The revised discussion paper on DTC, has an effect of loss of tax immunity on the popular Equity Linked Savings Scheme (ELSS) and ULIPs.
Presently, the revised discussion paper, has mentioned only the following six schemes will be tax-free, thus enjoying the EEE status:
• Government Provident Fund (GPF)
• Public Provident Fund (PPF)
• Recognised Provident Funds (RPFs)
• New Pension Scheme (NPS) (administered by PFRDA)
• Approved pure life insurance products
• Annuity schemes
And the objective of doing so is to encourage taxpayers to invest in long-term savings schemes. The revised discussion paper has also said that the rules for contribution and withdrawal will be harmonised and made uniform so that savings are made by the taxpayer for the long term.
“ULIPs will be out of the Exempt, Exempt, Exempt (EEE) tax regime,” said a senior finance ministry official, referring to the different stages at which financial instruments may be taxed.
At present, like all insurance products, the returns earned by ULIPs are free of income tax.

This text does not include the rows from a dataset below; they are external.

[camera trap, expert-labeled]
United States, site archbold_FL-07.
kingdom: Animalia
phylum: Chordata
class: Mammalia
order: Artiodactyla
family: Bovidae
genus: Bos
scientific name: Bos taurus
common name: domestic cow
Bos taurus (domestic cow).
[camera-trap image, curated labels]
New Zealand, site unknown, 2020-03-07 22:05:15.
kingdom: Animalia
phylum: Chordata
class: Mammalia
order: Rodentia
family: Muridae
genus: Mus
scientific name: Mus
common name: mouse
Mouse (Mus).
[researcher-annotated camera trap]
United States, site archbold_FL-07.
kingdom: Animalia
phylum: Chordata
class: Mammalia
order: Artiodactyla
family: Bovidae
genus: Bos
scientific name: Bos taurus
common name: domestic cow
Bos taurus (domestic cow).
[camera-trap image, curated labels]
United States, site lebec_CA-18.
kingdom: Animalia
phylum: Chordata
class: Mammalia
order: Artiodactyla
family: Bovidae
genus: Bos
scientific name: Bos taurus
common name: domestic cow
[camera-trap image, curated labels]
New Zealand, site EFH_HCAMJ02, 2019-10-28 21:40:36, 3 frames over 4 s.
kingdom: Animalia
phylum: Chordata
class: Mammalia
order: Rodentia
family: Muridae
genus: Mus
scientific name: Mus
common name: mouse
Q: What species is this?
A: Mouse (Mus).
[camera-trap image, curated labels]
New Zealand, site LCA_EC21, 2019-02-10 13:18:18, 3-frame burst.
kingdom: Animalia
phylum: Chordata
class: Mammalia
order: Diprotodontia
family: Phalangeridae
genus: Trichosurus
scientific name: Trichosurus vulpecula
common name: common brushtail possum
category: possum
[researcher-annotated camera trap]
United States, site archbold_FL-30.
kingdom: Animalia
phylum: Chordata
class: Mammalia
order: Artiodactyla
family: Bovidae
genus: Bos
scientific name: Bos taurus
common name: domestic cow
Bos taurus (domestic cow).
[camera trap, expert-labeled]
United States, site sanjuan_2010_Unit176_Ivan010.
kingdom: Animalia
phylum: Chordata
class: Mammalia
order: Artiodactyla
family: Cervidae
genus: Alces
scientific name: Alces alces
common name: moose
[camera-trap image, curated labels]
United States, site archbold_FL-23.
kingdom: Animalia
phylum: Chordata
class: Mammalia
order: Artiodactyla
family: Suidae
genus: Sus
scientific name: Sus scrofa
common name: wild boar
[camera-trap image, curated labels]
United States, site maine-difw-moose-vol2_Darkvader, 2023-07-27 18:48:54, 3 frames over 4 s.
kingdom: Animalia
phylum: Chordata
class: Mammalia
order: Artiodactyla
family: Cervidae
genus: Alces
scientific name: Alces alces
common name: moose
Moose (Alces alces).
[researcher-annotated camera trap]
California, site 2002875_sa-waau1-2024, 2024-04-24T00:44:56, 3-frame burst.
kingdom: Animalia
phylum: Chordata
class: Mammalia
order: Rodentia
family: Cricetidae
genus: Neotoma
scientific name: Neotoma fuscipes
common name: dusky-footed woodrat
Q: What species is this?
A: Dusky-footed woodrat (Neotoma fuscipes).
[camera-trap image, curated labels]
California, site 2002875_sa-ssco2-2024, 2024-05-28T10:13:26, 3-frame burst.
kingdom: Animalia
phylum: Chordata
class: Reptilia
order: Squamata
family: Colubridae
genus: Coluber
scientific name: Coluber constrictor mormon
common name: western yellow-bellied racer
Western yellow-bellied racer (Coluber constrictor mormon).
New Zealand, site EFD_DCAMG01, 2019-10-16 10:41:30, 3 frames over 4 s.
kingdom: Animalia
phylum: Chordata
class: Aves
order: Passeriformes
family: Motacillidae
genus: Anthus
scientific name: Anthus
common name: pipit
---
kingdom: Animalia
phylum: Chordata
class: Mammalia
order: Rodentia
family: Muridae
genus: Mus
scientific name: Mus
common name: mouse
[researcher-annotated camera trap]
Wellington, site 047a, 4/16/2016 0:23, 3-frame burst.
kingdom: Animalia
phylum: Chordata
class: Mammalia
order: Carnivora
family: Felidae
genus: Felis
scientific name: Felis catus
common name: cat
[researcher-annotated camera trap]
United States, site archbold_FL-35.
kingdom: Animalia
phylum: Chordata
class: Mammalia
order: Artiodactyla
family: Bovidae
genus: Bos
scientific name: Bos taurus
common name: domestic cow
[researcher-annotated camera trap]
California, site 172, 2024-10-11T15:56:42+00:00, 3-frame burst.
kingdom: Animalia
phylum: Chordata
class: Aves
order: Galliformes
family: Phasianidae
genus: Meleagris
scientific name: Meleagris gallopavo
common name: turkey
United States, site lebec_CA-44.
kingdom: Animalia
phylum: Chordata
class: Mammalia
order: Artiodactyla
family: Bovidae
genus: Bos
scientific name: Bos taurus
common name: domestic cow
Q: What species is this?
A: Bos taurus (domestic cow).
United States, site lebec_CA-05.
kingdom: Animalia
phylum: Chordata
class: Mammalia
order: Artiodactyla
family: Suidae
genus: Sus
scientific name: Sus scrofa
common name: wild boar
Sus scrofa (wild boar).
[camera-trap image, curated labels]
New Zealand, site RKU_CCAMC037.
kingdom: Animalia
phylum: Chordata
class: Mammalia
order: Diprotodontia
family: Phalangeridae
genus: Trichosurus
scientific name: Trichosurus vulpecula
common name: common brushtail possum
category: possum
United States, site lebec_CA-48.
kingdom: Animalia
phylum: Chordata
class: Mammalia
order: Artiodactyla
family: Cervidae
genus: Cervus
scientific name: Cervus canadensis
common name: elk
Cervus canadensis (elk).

However, the returns from the investment part of these products is also tax-free simply because these products come in the garb of insurance.
I have read opinions in the media that the tax incentives of the ULIPs/ELSS should continue because they are popular and contribute to the infrastructure projects.
I don’t think it’s a valid argument in favour of giving tax incentives to these products. Because we have excellent products that give you enough tax incentives like the NPS and the PF. They need to be popularized in the interest of the ordinary investor.
What do you think? Should the tax incentive for the ULIPs and ELSS continue?